Some of the things I gave away I’d put a lot of intellectual energy into. I’m someone who will research widely and get disparate perspectives on whatever is at hand. I’ll make notes, I’ll highlight things, I’ll ponder, analyse and discuss, and ultimately I’ll resolve an approach and solution. Through that period I’ll collect a lot of collateral material. What that means is that by the time I come to deploy I have a lot of supporting material, evidence and basic IP to back it up.

I can be protective of these things. This is my smarts. This is the product of my very thorough endeavours. I’m probably more protective of these things than I ever was before because so many times now I’ve seen my proposals re-branded and re-issued under the auspices of some other person or function. I’m not precious about these things, but it’s frustrating when I can’t get these things up and disappointing when they get up only when they figure they’re worthwhile – which is a lag of about 10-12 months by my reckoning.

This morning I gave away a lot of that stuff. I know it’s not going to get done in my name because I’m no longer involved in those areas, but I don’t want to see it wasted. There’s some good stuff there, and a lot of logical conclusions that are hard to refute when they get presented finally. The guy I gave it to was grateful and did the right thing by asking if I need to be involved in the socialisation of it all. I’ve basically given him a free hit but told him no, it’s all yours, use it.

I’m happy to get involved in the deployment if and when, because that’s my skillset, not his, because end of day no-one knows it better than me, and because I want to see these things done. This is part of the process of letting things go, nonetheless.

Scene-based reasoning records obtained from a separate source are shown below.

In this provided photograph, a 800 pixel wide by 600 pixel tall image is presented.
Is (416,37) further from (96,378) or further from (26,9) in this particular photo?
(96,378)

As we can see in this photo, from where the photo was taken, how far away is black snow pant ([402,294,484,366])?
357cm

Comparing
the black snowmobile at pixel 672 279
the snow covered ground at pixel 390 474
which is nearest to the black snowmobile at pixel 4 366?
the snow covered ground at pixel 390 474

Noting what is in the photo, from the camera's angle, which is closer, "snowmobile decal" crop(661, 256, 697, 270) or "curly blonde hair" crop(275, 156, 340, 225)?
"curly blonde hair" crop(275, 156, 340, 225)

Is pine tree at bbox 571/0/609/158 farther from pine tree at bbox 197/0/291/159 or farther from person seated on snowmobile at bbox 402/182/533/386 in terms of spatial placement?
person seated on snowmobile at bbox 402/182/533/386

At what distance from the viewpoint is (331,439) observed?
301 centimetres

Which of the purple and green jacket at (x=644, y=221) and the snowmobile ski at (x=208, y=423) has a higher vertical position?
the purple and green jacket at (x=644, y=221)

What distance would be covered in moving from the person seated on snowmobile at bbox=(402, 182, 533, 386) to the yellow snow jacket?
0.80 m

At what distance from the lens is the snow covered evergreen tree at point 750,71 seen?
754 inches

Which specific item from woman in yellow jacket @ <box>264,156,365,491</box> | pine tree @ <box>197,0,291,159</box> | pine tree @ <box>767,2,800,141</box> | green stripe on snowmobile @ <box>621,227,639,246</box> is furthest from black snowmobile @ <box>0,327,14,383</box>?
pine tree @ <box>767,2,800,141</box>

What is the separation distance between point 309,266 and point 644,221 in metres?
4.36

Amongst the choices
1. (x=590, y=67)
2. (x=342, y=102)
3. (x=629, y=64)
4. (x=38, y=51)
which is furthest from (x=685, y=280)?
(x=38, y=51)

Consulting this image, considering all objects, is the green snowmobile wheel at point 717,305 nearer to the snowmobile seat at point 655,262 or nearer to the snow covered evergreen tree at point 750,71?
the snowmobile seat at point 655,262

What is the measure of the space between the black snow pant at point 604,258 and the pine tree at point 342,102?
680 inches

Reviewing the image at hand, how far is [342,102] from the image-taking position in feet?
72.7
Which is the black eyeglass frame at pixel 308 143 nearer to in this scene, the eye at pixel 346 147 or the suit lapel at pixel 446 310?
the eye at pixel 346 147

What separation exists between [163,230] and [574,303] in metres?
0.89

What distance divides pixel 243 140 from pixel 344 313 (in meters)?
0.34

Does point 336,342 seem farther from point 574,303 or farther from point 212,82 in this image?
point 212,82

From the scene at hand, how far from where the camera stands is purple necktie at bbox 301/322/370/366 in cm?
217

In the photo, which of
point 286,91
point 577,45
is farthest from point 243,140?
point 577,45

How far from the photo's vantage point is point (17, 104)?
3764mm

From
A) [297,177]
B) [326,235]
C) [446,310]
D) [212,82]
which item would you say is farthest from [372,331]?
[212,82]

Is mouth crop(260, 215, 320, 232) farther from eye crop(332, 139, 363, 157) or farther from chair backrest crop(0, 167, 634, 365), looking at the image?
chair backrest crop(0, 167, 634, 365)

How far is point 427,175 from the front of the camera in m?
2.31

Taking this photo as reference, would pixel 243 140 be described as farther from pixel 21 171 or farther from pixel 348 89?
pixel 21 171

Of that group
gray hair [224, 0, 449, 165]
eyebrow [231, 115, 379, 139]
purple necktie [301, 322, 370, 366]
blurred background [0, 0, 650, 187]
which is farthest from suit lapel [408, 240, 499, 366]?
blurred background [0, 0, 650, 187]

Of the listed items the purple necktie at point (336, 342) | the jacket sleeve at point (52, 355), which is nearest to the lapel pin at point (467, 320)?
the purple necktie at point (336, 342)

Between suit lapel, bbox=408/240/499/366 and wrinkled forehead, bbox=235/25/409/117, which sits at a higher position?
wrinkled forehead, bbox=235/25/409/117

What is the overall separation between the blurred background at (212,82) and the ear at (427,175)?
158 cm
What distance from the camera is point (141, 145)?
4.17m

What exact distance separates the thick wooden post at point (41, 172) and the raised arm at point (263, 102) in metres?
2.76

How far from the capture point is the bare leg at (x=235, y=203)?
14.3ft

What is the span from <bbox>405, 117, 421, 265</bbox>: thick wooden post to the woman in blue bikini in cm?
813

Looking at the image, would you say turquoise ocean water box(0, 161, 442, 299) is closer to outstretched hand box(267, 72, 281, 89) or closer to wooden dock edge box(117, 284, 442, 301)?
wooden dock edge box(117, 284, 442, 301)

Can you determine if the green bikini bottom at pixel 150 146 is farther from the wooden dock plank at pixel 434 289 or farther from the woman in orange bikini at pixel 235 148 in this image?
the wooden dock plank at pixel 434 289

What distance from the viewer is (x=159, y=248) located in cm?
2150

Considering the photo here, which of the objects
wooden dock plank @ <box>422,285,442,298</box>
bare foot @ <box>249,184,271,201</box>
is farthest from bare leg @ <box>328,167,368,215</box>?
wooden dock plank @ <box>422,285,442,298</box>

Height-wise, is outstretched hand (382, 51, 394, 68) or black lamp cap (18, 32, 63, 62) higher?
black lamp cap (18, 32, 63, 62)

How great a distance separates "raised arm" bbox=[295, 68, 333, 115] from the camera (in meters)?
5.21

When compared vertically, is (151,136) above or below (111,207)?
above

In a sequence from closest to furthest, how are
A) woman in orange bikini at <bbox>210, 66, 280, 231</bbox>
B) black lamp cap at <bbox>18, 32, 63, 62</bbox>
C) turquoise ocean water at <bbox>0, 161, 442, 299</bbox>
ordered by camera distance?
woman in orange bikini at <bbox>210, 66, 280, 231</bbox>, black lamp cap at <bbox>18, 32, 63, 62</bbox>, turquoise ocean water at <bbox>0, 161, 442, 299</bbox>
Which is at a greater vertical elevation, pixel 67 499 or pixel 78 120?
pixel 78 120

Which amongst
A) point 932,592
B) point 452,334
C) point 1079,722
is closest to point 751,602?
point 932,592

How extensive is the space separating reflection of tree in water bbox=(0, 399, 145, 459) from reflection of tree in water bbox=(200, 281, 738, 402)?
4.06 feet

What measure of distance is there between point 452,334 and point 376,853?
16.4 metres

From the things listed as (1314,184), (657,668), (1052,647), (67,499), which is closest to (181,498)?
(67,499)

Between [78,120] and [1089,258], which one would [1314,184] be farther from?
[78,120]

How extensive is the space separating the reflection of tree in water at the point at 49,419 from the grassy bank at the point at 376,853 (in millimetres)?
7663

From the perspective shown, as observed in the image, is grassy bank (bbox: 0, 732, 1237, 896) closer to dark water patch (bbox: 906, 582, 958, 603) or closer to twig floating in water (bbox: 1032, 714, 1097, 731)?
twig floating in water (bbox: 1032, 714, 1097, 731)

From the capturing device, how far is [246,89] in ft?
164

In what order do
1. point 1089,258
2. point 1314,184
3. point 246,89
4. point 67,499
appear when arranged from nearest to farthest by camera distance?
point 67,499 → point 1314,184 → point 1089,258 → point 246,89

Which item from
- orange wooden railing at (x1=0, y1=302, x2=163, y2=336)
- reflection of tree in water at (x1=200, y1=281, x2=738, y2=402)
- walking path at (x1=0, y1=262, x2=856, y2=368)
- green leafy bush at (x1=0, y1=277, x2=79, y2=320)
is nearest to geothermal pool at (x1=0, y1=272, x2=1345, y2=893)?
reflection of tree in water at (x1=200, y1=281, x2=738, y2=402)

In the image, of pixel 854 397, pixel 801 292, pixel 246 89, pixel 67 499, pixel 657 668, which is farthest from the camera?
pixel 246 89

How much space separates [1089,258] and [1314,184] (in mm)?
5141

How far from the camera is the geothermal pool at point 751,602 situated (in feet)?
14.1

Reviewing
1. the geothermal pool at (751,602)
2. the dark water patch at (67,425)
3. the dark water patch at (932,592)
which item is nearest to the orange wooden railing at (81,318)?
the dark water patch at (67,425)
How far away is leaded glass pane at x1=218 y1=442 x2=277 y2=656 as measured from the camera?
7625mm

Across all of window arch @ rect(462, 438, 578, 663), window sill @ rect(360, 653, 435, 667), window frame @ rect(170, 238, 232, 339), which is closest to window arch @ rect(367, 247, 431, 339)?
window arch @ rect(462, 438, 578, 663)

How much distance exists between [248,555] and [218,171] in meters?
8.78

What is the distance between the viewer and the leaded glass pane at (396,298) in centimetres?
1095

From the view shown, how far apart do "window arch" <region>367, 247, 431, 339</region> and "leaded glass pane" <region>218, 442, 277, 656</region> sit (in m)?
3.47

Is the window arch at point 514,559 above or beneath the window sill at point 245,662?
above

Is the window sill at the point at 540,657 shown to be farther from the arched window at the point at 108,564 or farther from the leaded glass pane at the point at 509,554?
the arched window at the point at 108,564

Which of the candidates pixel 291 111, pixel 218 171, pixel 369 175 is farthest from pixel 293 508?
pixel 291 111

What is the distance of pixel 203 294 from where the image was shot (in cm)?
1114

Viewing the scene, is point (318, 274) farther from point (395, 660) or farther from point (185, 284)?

Otherwise, it appears that most people have guessed that my break last week was for mental health reasons. I find myself curiously indifferent to that. I’d have preferred to control that message myself, and I’m a little miffed that they were so careless with what is personal information, but, meh. When people ask I just shrug my shoulders and tell them I spat the dummy at work and took the rest of the week off. They laugh or nod their head in understanding and it becomes a bit of a shared joke.